---------- Provided text ----------
For trains New Haven has 8 platforms serving 4 stopping tracks. Starting from the station is the island platform (8 cars) for tracks 1 and 3, normally used by Amtrak trains heading to New York (with cross platform transfers to Northeast Regional Trains from Springfield Shuttles). The platforms for tracks 2 and 4 is next used by Boston and Springfield-bound Amtrak trains and is where the Springfield-bound Shuttle trains normally originate. There is then track 6 that runs through the station not platforming and then some empty space where supports hold up the long catenary trust structures. Next is the island platform (7 cars) for Tracks 8 and 12. These are used by terminating Metro-North trains and for cross-platform transfers to originating Shore Line East Trains to Old Saybrook and New London. The final platform, for tracks 12 and 14, farthest from the station is normally used by originating Metro-North Trains to New York-Grand Central and terminating Shore Line East Trains. Beyond the platforms are two train yards and shops, with three different enclosed buildings. The large Connecticut Commuter Rail Maintenance Facilities and yard is to the west of the station and smaller Amtrak Yard, where its locomotives for the few engine changes and Shuttle Trainsets are stored between runs, is just south of the station (beyond the southern parking lot).
---------- Provided material ----------
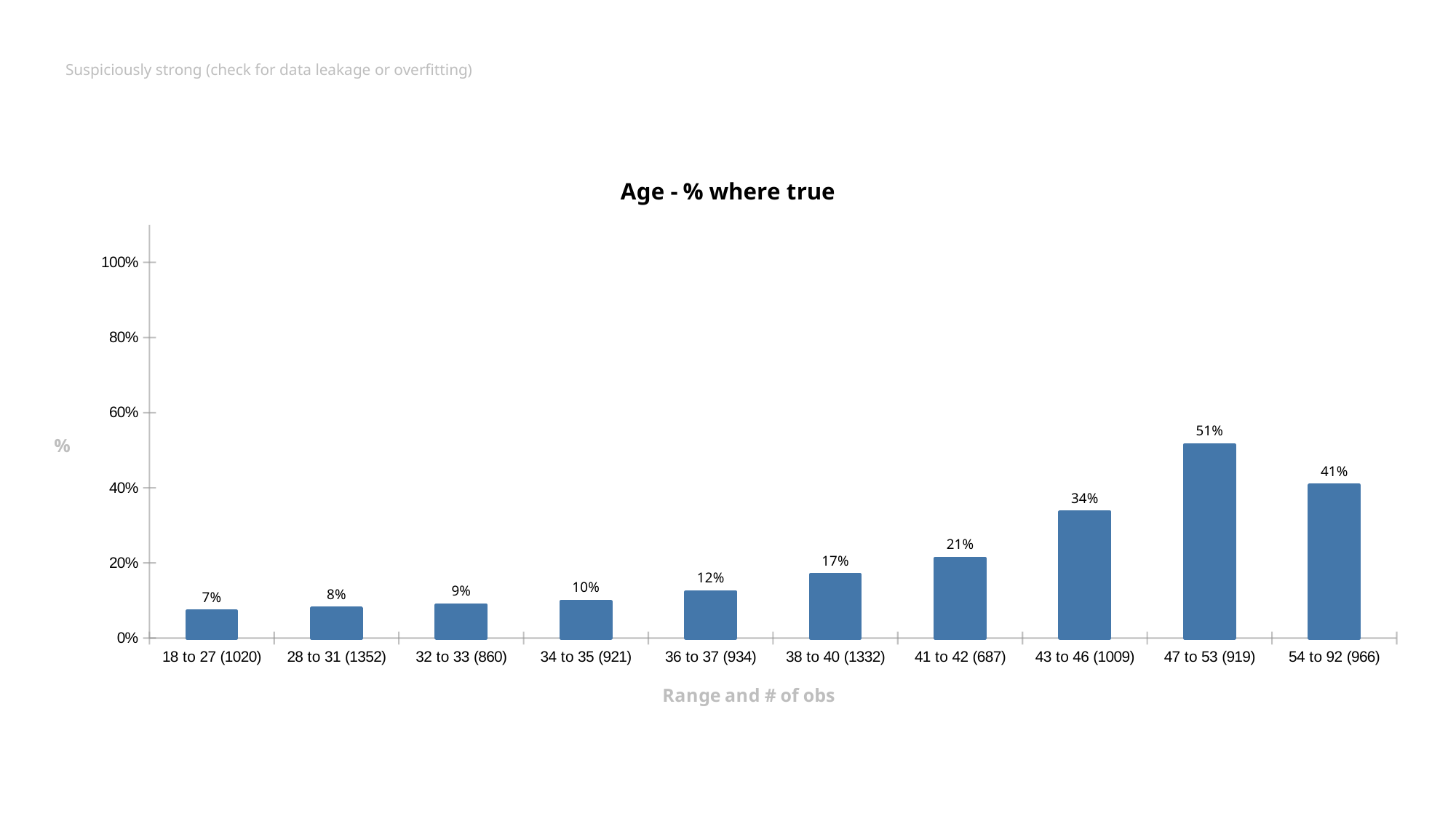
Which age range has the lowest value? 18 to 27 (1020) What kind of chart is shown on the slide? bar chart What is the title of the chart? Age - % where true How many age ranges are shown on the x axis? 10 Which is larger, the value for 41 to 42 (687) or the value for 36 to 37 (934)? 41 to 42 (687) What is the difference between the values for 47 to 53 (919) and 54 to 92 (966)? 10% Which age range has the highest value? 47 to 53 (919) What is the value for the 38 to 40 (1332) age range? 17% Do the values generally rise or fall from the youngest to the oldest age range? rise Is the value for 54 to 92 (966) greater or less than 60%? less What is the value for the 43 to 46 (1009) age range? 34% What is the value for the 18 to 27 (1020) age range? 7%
----------
What is needed →
Translate this sentence from the New Haven station text into Spanish: "Beyond the platforms are two train yards and shops, with three different enclosed buildings."

Exercise solution →
Más allá de los andenes se encuentran dos patios de trenes y talleres, con tres edificios cerrados diferentes.